German police swoop on gang of foreign dating scammers

German police said Wednesday they had arrested 11 suspected members of a Nigerian mafia group behind a large-scale dating scam.

German police swoop on gang of foreign dating scammers

The Black Axe gang was involved internationally in “multiple areas of criminal activity”, with a focus in Germany on romance scams and money-laundering, Bavarian police said in a statement.

The dating trick was a “modern form of marriage fraud”, police said.

“Using false identities, the fraudsters for example signalled their intention to marry and in the course of further contact repeatedly demand money under various pretexts,” police said.

The money was subsequently transferred to Black Axe in Nigeria “via financial agents”, authorities said.

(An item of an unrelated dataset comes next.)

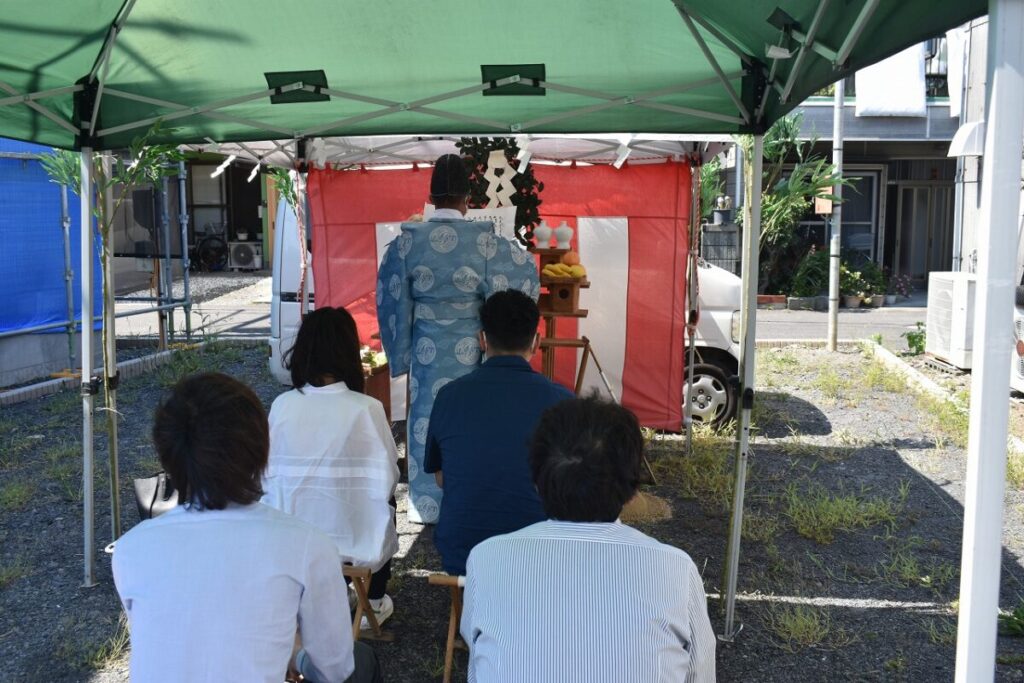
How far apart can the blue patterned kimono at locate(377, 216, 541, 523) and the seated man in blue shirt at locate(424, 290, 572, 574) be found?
64.4 inches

In the process, the gang used a “commodity-based money laundering” scheme where products, often with a seeming “charitable purpose” were bought and delivered to Nigeria.

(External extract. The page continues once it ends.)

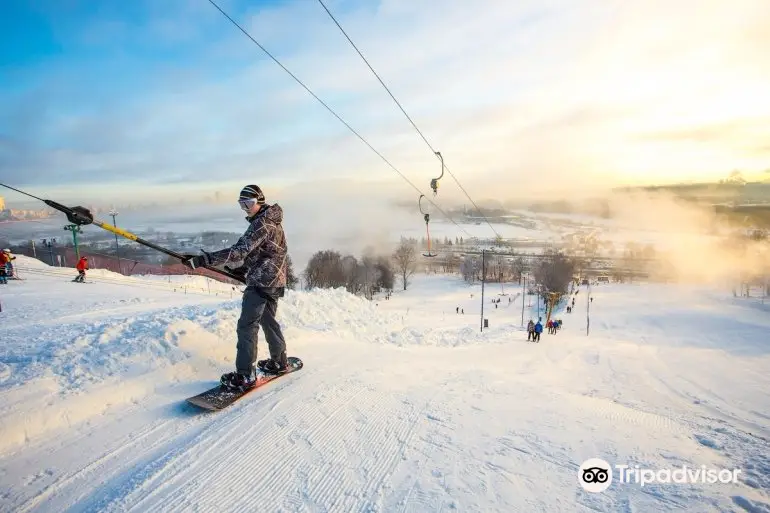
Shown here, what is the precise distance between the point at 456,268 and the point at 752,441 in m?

Some 450 cases of romance scamming had been reported in the region of Bavaria in 2023 alone, with the damages rising to 5.3 million euros ($5.7 million), police said.

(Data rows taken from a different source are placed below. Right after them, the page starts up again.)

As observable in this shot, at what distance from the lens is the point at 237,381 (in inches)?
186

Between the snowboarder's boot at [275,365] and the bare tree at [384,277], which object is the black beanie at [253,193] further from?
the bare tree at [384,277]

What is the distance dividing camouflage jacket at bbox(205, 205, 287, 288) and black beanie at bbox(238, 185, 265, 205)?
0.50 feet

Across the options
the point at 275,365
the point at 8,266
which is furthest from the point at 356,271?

The suspects, who all held Nigerian citizenship and were aged between 29 and 53, were arrested in nationwide raids on Tuesday.

Law enforcement swooped on 19 properties, including both homes and asylum shelters, police said.

The Black Axe gang had “strict hierarchical structures under leadership in Nigeria” operating different territorial units, police said.

The group had a “significant influence” on politics and public administrations, in particular in Nigeria.

Globally, the gang’s main areas of operation were “human-trafficking, fraud, money-laundering, prostitution and drug-trafficking”.

Black Axe operated under the cover of the Neo Black Movement of Africa, an ostensibly charitable organisation used as “camouflage” for the gang’s structures.

The action against Black Axe was the first of its kind in Germany, police said.